In what I consider the most important recent news event, the Federal First Circuit Court of Appeals in Boston ruled that citizens have the legal right to film police while they are performing their public duties.

The case involved attorney Simon Glik in Boston who observed an arrest in the Boston Common that he thought was abusive.  So he flipped out his cellphone camera and filmed the cops.  They arrested him.

The Court has responded to this – one of the increasing number of cases nationwide in which cops try to take cameras from or arrest citizens who try to record them during arrests – by affirming a lower court ruling in Glik’s favor.  In this case, as in most similar cases, the police attempted to charge someone with ‘wiretapping’ because the video cameras are ‘secretly’ recording audio.  Of course any court recognizes that only a simpleton would associate using a video camera with wiretapping.

The Court stated:

The filming of government officials engaged in their duties in a public place, including police officers performing their responsibilities, fits comfortably within these principles [of protected First Amendment activity]. Gathering information about government officials in a form that can readily be disseminated to others serves a cardinal First Amendment interest in protecting and promoting the free discussion of governmental affairs.

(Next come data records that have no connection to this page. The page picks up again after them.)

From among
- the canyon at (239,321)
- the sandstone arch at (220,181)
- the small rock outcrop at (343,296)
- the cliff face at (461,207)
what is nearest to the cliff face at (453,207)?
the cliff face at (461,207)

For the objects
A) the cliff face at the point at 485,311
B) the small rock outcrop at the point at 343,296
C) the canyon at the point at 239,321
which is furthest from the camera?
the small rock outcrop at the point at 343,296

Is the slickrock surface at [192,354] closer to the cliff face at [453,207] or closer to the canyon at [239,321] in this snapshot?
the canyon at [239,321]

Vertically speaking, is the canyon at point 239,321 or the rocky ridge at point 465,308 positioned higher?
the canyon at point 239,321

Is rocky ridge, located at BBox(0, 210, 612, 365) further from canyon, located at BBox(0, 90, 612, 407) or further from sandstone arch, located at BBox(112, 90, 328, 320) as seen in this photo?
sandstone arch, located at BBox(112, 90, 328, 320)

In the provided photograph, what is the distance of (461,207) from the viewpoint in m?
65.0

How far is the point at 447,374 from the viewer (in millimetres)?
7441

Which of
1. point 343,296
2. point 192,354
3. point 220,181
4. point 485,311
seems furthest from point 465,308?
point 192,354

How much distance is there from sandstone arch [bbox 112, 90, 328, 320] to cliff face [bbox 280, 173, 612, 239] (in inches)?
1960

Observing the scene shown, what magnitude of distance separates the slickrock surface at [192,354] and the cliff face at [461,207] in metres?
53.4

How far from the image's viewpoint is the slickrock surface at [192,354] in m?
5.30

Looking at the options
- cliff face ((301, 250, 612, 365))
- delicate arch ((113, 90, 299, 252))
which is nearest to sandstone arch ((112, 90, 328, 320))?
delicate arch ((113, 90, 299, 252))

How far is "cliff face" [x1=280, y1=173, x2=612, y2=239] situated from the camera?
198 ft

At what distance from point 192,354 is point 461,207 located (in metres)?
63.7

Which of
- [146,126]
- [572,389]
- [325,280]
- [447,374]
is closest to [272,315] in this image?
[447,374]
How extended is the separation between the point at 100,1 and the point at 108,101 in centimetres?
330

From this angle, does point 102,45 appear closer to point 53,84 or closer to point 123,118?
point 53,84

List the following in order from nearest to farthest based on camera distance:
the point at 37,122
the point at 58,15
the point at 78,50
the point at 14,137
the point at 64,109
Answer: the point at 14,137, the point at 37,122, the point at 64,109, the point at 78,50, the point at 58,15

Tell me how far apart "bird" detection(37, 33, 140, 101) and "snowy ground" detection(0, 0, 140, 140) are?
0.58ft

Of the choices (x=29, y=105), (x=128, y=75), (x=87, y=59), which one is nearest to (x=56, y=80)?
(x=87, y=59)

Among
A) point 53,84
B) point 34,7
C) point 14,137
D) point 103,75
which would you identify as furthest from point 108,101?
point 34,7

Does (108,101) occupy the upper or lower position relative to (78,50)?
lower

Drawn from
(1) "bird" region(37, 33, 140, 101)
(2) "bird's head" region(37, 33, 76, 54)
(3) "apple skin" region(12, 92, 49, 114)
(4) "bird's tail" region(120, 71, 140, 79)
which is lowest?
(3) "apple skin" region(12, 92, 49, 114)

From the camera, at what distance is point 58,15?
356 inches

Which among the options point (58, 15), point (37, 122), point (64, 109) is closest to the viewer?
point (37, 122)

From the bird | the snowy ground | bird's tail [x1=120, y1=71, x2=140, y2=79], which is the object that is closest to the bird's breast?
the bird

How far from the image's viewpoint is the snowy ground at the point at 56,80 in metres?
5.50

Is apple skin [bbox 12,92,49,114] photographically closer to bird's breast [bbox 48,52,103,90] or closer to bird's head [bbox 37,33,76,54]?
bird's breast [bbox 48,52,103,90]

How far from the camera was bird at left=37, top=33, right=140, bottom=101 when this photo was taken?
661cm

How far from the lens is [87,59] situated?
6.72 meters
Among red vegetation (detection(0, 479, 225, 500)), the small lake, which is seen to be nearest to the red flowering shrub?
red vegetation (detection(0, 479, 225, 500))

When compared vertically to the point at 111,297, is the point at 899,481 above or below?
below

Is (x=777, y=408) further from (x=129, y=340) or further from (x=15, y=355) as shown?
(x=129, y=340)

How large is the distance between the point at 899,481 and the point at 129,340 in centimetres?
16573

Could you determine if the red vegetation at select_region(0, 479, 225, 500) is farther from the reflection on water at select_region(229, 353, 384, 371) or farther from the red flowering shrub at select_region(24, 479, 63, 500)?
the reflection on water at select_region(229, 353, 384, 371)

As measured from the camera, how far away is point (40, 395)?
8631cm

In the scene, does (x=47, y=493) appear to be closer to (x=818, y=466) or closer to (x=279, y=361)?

Episodes of police misconduct, brutality and murder are increasing nationwide. Police powers are growing, government agencies are eavesdropping on Americans without warrants, personal data is being pulled into government databases, and security paranoia is reaching nearly hysterical levels. The fact is that the police are committing crimes – including murder – at an alarming rate. Cops are using violence against innocent demonstrators. They are killing helpless people in the subways of Oakland. They are beating homeless people to death in Fullerton, California. They are raiding political activist groups before and during public events on the chance that these groups might be planning something illegal. Filming these cops is absolutely the least that citizens should be doing.

The Court has made it abundantly clear that citizens have always had the legal right to use video cameras on the police and that arrests of citizens in these circumstances is illegal.  That is why all cases nationwide that police forces have brought against people with video cameras have been thrown out of court.

It should now be clear that police departments arresting people for filming are liable in civil courts.

The Court went further than its decision on filming police activities. It also stated that citizens recording police or government officials have the same legal protections afforded to the press. In other words: citizens are journalists.

The Court said:

Moreover, changes in technology and society have made the lines between private citizen and journalist exceedingly difficult to draw. The proliferation of electronic devices with video-recording capability means that many of our images of current events come from bystanders with a ready cell phone or digital camera rather than a traditional film crew, and news stories are now just as likely to be broken by a blogger at her computer as a reporter at a major newspaper. Such developments make clear why the news-gathering protections of the First Amendment cannot turn on professional credentials or status.

There is no legal definition of or requirement for being a journalist.  In fact, much of CNN’s video coverage comes from ‘iReporters’ who are citizen journalists filming events around the world and sending in their footage via the CNN web site.  Those people are fully protected by all the same laws that protect journalists and their sources.

I think this is a long-overdue and definitive ruling that clarifies legally what has been obvious all along.  People always have the right to film their police officers doing the public duties that public monies pay for.

Finally, and most important: People Are the Press.